Professor Chris Morash who was recently appointed as the Seamus Heaney Professor of Irish Writing at Trinity College Dublin delivered his inaugural lecture on May 22nd last, in the PACCAR Theatre of the Science Gallery, in which he asked: “What are Poets for in a Destitute Time?” The Professorship is named in honour of one of Ireland's greatest poets and Nobel Laureate who had a long standing relationship with Trinity.
Focusing on the work of the late Seamus Heaney, in whose honour the Professorship was created, Professor Morash gave a wide-ranging lecture, addressing the value of poetry. He began by recalling the words of Seamus Heaney himself, who once observed: “Professors of poetry, apologists for it, practitioners of it, from Sir Philip Sidney to Wallace Stevens, all sooner or later are tempted to show how poetry’s existence as a form of art relates to our existence as citizens of society – how it is ‘of present use.’”

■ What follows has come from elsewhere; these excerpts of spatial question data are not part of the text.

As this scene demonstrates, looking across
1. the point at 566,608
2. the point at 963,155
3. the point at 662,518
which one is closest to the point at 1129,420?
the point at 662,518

Professor Morash began by suggesting that while it may be possible to show that poetry has a practical, even an economic value, there are other ways to understand the value of poetry. With this in mind, Professor Morash suggested looking closely at one of Seamus Heaney’s best-known poems, “A Call”, in which a telephone call to the poet’s father conjures up a momentary sense of loss: “If it were nowadays,/ This is how Death would summon Everyman.” Concentrating on this line, Professor Morash suggested that Heaney’s poems since the late-1980s registered a collapse of religious and historical certainties in Ireland, which in turn have transformed the ways that Irish people experience time. The apparently innocuous phrase, “if it were nowadays”, he suggested, is in fact rich with alternative possibilities for the ways we experience time.

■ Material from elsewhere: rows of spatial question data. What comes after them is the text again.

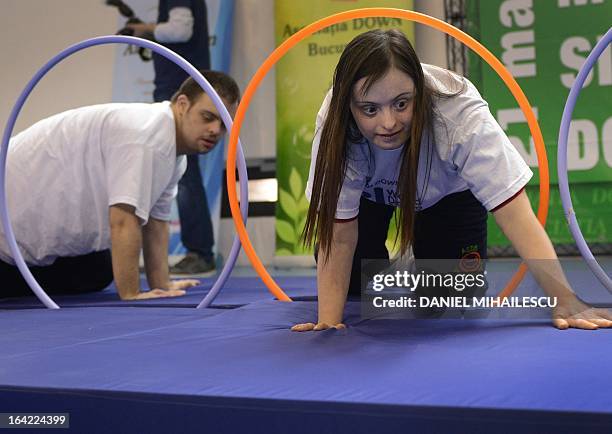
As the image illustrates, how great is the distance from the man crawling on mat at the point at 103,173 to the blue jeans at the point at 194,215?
76.3 inches

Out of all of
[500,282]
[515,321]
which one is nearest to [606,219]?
[500,282]

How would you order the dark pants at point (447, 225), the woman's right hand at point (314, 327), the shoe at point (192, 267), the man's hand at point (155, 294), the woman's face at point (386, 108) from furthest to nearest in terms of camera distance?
the shoe at point (192, 267)
the man's hand at point (155, 294)
the dark pants at point (447, 225)
the woman's right hand at point (314, 327)
the woman's face at point (386, 108)

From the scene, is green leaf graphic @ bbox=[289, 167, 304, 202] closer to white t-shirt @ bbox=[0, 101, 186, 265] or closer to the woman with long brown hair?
white t-shirt @ bbox=[0, 101, 186, 265]

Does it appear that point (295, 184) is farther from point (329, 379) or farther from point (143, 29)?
point (329, 379)

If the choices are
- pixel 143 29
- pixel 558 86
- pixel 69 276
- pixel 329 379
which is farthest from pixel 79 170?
pixel 558 86

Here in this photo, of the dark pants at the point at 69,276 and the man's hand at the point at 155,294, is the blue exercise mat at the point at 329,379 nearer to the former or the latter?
the man's hand at the point at 155,294

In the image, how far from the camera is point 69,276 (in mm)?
3270

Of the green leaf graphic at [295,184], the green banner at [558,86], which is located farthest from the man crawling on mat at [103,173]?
the green banner at [558,86]

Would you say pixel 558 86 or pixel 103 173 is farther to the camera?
pixel 558 86

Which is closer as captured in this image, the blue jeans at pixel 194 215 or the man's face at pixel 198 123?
the man's face at pixel 198 123

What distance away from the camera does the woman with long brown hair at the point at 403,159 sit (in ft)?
5.26

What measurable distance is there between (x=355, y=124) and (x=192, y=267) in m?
3.38

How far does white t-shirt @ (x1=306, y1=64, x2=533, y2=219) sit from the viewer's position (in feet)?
5.49

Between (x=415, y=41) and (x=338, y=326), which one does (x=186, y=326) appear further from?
(x=415, y=41)
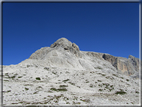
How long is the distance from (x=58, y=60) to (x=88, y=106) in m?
65.2

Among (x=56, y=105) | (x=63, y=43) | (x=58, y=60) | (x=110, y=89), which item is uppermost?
(x=63, y=43)

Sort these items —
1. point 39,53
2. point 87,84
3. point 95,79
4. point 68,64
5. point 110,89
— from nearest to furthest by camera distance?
point 110,89, point 87,84, point 95,79, point 68,64, point 39,53

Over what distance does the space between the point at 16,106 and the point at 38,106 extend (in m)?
3.17

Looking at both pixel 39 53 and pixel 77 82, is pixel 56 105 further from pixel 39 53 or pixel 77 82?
pixel 39 53

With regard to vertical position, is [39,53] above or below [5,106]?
above

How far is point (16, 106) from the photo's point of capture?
1659cm

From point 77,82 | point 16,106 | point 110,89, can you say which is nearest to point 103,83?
point 110,89

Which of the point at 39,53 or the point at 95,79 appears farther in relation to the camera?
the point at 39,53

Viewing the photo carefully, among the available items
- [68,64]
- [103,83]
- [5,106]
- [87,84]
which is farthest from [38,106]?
[68,64]

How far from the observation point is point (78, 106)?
704 inches

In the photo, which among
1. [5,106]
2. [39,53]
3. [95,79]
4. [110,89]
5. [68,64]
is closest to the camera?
[5,106]

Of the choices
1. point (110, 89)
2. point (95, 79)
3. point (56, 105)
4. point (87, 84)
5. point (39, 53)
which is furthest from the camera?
point (39, 53)

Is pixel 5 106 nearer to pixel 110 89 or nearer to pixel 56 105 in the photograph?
pixel 56 105

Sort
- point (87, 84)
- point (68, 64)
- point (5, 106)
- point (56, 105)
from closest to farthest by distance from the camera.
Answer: point (5, 106) < point (56, 105) < point (87, 84) < point (68, 64)
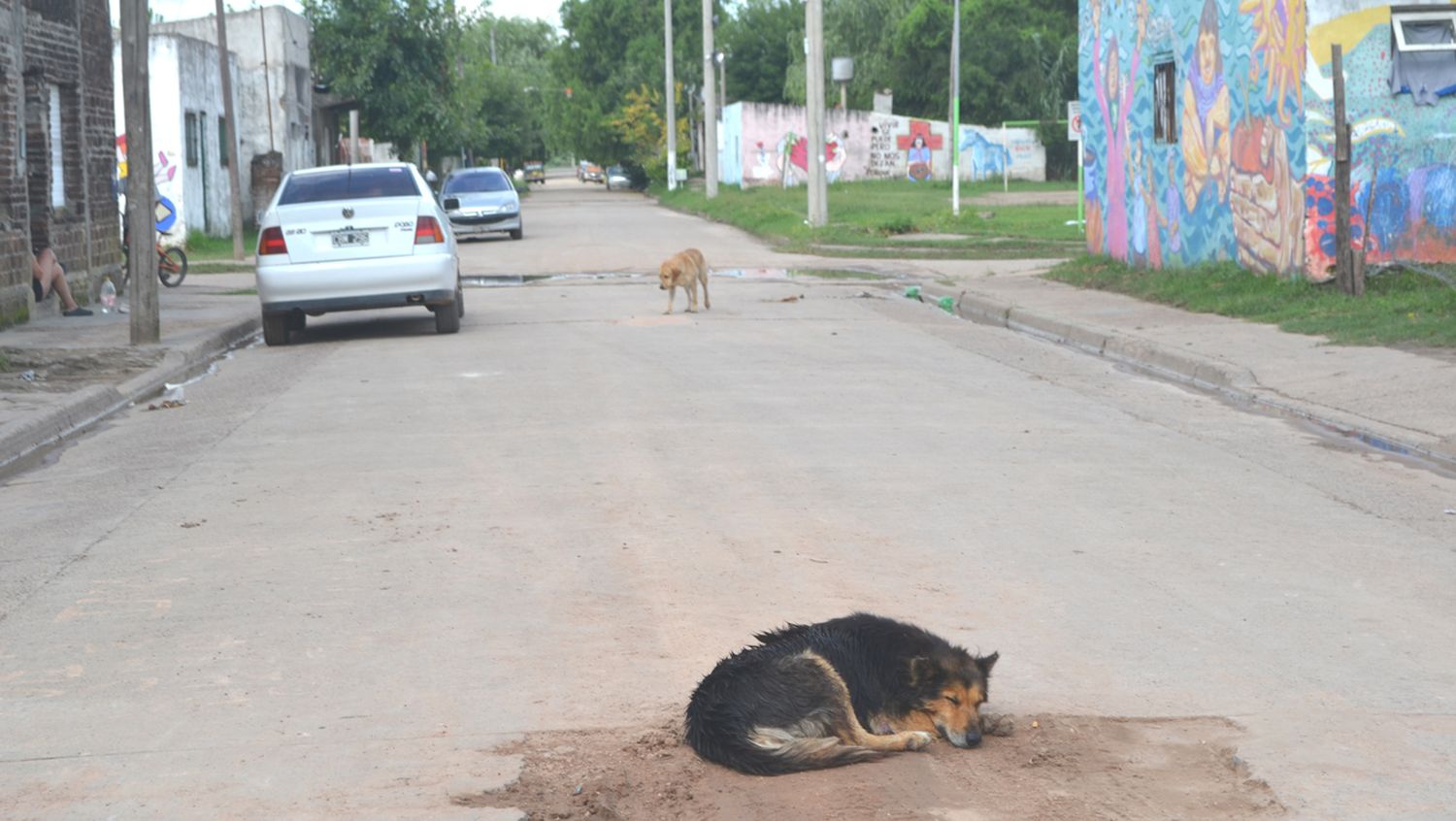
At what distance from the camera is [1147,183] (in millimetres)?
22094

At the heart of Professor Morash’s argument was the claim that during the 1990s, a revolution took place in Irish culture. The eclipse of the big narratives of religion and nationality in Ireland in the 1990s, combined with unprecedented development of communications technologies, transformed the Irish experience of time, he suggested, creating a culture of disenchantment. The years of the early 1990s, before the internet, before mobile phones and satellite television, now seem like another world. This, he suggested, paralleled two earlier moments in Irish history: the Famine of the 1840s, and the Literary Revival of the 1890s, both of which were moments when profound cultural change was accompanied by new communication technologies (the telegraph in the case of the Famine, the telephone, cinema and phonograph, in the case of the Literary Revival).

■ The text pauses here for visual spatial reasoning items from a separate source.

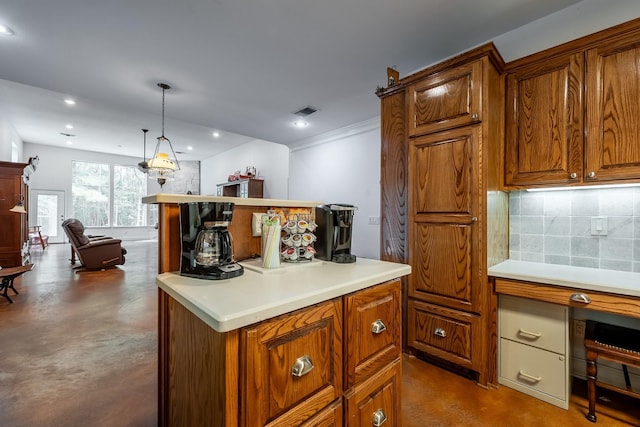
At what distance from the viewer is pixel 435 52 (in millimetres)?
2629

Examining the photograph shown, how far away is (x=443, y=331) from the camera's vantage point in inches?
82.0

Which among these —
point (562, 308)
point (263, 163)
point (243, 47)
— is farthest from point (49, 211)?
point (562, 308)

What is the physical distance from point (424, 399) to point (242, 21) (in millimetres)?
3083

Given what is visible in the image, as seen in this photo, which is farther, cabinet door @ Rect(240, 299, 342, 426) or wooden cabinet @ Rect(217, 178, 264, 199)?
wooden cabinet @ Rect(217, 178, 264, 199)

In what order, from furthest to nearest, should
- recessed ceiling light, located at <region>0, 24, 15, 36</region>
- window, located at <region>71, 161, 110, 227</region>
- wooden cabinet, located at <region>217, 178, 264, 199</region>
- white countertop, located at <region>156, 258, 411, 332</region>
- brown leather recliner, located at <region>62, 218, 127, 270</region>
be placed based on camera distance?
window, located at <region>71, 161, 110, 227</region> < wooden cabinet, located at <region>217, 178, 264, 199</region> < brown leather recliner, located at <region>62, 218, 127, 270</region> < recessed ceiling light, located at <region>0, 24, 15, 36</region> < white countertop, located at <region>156, 258, 411, 332</region>

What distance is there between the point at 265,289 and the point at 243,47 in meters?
2.49

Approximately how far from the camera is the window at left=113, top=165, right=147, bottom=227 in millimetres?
10422

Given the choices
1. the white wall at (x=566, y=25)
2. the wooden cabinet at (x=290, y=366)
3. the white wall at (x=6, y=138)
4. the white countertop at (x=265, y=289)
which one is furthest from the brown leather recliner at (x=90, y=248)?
the white wall at (x=566, y=25)

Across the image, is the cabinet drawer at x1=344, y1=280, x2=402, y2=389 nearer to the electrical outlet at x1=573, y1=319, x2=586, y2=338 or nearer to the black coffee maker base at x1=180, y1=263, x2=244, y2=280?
the black coffee maker base at x1=180, y1=263, x2=244, y2=280

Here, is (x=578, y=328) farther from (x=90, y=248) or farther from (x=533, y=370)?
(x=90, y=248)

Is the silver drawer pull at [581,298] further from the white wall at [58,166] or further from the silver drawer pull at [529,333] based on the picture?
the white wall at [58,166]

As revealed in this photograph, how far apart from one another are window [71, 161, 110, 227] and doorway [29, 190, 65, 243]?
385 millimetres

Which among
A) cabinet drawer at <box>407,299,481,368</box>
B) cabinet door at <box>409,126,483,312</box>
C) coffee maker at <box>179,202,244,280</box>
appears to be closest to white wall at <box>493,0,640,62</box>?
cabinet door at <box>409,126,483,312</box>

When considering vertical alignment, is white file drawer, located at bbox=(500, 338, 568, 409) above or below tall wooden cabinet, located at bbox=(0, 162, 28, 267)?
below
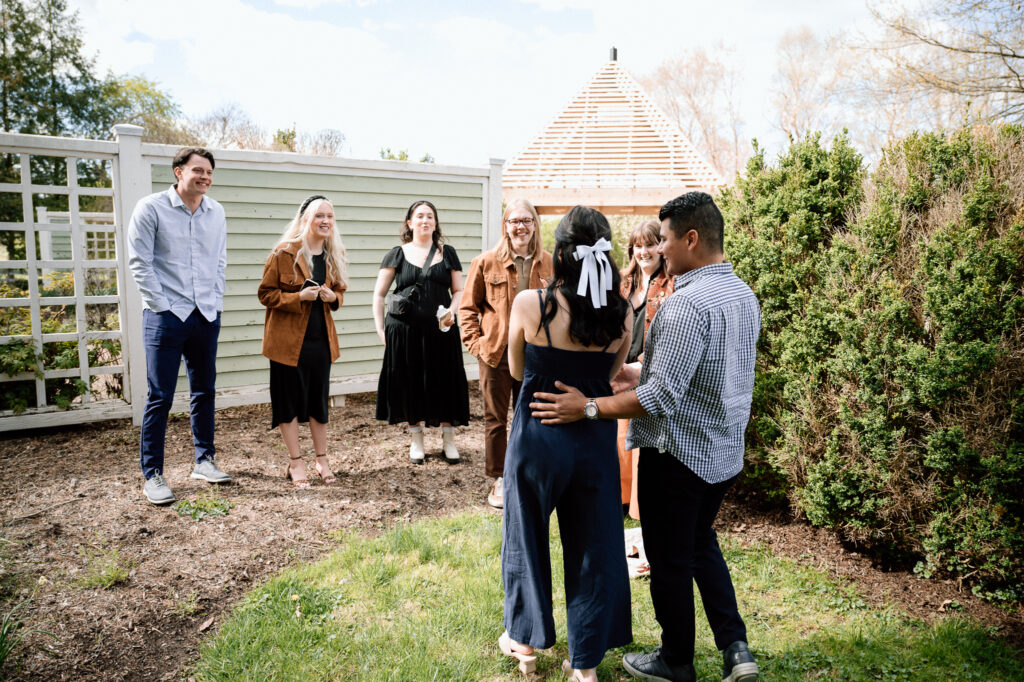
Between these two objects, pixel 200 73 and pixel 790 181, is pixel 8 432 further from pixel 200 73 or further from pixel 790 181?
pixel 200 73

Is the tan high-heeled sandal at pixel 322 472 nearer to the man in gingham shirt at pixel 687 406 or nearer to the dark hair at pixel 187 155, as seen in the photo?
the dark hair at pixel 187 155

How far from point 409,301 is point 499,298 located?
1.20m

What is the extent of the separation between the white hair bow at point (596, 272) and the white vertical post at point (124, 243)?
5360mm

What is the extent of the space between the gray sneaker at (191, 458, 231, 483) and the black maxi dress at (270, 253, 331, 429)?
2.05 ft

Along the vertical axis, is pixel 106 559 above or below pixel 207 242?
below

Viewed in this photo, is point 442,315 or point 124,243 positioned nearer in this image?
point 442,315

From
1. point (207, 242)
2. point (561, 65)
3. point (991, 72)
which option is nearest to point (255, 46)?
point (561, 65)

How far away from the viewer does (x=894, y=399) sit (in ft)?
11.0

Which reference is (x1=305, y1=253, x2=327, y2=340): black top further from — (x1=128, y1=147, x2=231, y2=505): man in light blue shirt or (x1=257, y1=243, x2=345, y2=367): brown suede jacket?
(x1=128, y1=147, x2=231, y2=505): man in light blue shirt

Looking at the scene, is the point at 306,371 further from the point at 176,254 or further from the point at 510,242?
the point at 510,242

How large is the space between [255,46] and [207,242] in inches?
3917

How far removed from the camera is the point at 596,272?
7.63 ft

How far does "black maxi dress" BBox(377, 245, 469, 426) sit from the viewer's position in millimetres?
5227

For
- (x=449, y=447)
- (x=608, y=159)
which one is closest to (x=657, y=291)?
(x=449, y=447)
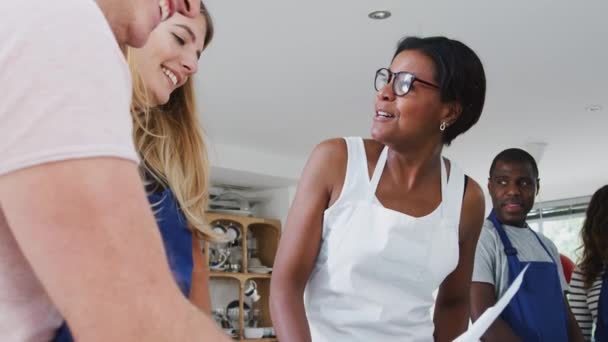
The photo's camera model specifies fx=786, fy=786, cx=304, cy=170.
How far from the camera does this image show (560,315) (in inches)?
80.5

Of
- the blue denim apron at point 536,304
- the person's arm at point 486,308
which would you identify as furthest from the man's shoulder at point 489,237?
the person's arm at point 486,308

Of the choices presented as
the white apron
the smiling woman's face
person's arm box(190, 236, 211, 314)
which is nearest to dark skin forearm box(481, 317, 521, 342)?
the white apron

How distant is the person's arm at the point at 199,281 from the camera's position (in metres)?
1.13

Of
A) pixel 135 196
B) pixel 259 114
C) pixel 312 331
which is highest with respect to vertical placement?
pixel 135 196

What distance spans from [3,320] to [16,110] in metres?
0.17

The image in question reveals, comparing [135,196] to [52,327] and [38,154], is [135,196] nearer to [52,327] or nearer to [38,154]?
[38,154]

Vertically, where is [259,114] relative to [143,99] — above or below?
below

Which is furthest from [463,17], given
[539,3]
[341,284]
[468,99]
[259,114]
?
[341,284]

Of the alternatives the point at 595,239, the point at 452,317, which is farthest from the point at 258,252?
the point at 452,317

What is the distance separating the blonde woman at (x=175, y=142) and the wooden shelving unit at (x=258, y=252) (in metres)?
4.47

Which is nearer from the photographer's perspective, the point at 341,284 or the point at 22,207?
the point at 22,207

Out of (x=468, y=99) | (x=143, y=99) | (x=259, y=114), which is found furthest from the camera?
(x=259, y=114)

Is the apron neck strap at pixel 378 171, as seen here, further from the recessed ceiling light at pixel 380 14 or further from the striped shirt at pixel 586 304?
the recessed ceiling light at pixel 380 14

Seamus Heaney’s poetry of the 1990s both registers, and provides a corrective to this situation, Professor Morash argued, not by succumbing to nostalgia, but by embracing the complexities of the present. “When the past is at best an inefficient burden, and at worst sentimentalised nostalgia,” he told the audience, “the present can only be a disappointment, and the future an extension of that disappointment. That, indeed, would be a destitute time.” Instead, Heaney’s poetry, in its deliberate command of language, “allows us to say ‘if it were nowadays’, and thereby imagine a way of acknowledging the past and projecting a future with the same intensity with which we live the present, in a world temporarily stripped of its banality, temporarily re-enchanted.”
Before the lecture, Professor Morash, and the Dean of Arts, Humanities and Social Sciences, Professor James Wickham, both acknowledged the role of philanthropy in making possible the new Seamus Heaney Professorship of Irish Writing, paying particular tribute to the generosity of Dr Mark Pigott, KBE, and Dr Martin Naughton, Chair of Glen Dimplex. The new position was established with the philanthropic support of a number of benefactors, most notably Dr Pigott and Dr Naughton.
On the occasion of the inaugural lecture, Dr Pigott introduced Professor Morash, and spoke of his pride at being able to honour Heaney in such an appropriate way. To help mark the occasion, Dr Pigott provided everyone in the audience with a CD of Seamus Heaney reading from his work, recorded for The Poetry Archive.